Alarm Ordinance Watch

SSN Staff  - 
Tuesday, May 1, 2007

Highland Park, Texas
In a letter to alarm installers working in the town, Highland Park announced a new alarm ordinance. Effective immediately, all alarm systems installed in Highland Park must include a fire alarm system that complies with NFPA standards. Further, any alteration to an existing alarm system must bring the system up to NFPA codes. All installation must be done by a licensed alarm business, and the employee doing the burglar/medical alarm must also have a license issued by the Texas Department of Public Safety, Public Security Bureau, or a license from the Texas Department of Insurance, State Fire Marshall's Office for the fire work. Before occupancy occurs, the system must be inspected by the Alarm Systems Coordinator, and the installer who performed the work must be present for the inspection.

Rochester Hills, Mich.
The City Council here has passed a new ordinance, effective April 1, 2007, that will impose fines for false security alarms, reported the Oakland Press.

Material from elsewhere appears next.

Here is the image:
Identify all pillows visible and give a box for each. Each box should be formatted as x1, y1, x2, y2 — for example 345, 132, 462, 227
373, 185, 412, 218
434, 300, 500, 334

First, all system owners must register systems or face a $25 fine is police respond to an unregistered system. Second, a fine structure has been put in place that charges $25 for an initial false alarm, with an additional $25 tacked on for each subsequent false alarm in a calendar year, with fines topping out at $500. Allowances are made for systems set off by weather and fines for broken alarm systems can be recouped if proof is shown of fixing the system. Police report this will save the department 1,900 man hours in the next 12 months.

Knoxville, Tenn.
The News Sentinel reported last month the introduction of an alarm ordinance here, effective July 1. Any owner of a residential or commercial fire or burglar alarm system that produces three false alarms in a calendar year will be fined $25. The ordinance also requires enhanced call verification, which the police department and industry members estimate will eliminate 60 percent of false alarms right off the bat. NBFAA board secretary John Knox, owner of Life & Property Security System, was involved in crafting the ordinance.

Center Harbor, N.H.
The police and fire chiefs here are teaming to craft an alarm ordinance, at the order of the Board of Selectmen. The chiefs met with the selectmen last month to outline a possible remedy to increasing false alarms and to mandate a specially designed lock box containing a key for rescue personnel to gain access to every building with an alarm system. Three false alarms would trigger a fee of some sort, the chiefs told the Citizen of Laconia. Penalty appeals would go to the Board of Selectmen.

Roseville, Calif.
City officials here have added a new wrinkle to the fire ordinances. New buildings standing taller than 55 feet must have a fire equipment storage room on an upper level, according to the Sacramento Bee, along with a smoke management system and a computerized fire alarm system with recorded voice instructions. Officials estimate the additional features would cost as much as $311,000 in a 158,000-square-foot building. The development community is reportedly unhappy with the new ordinance, which goes into effect July 1.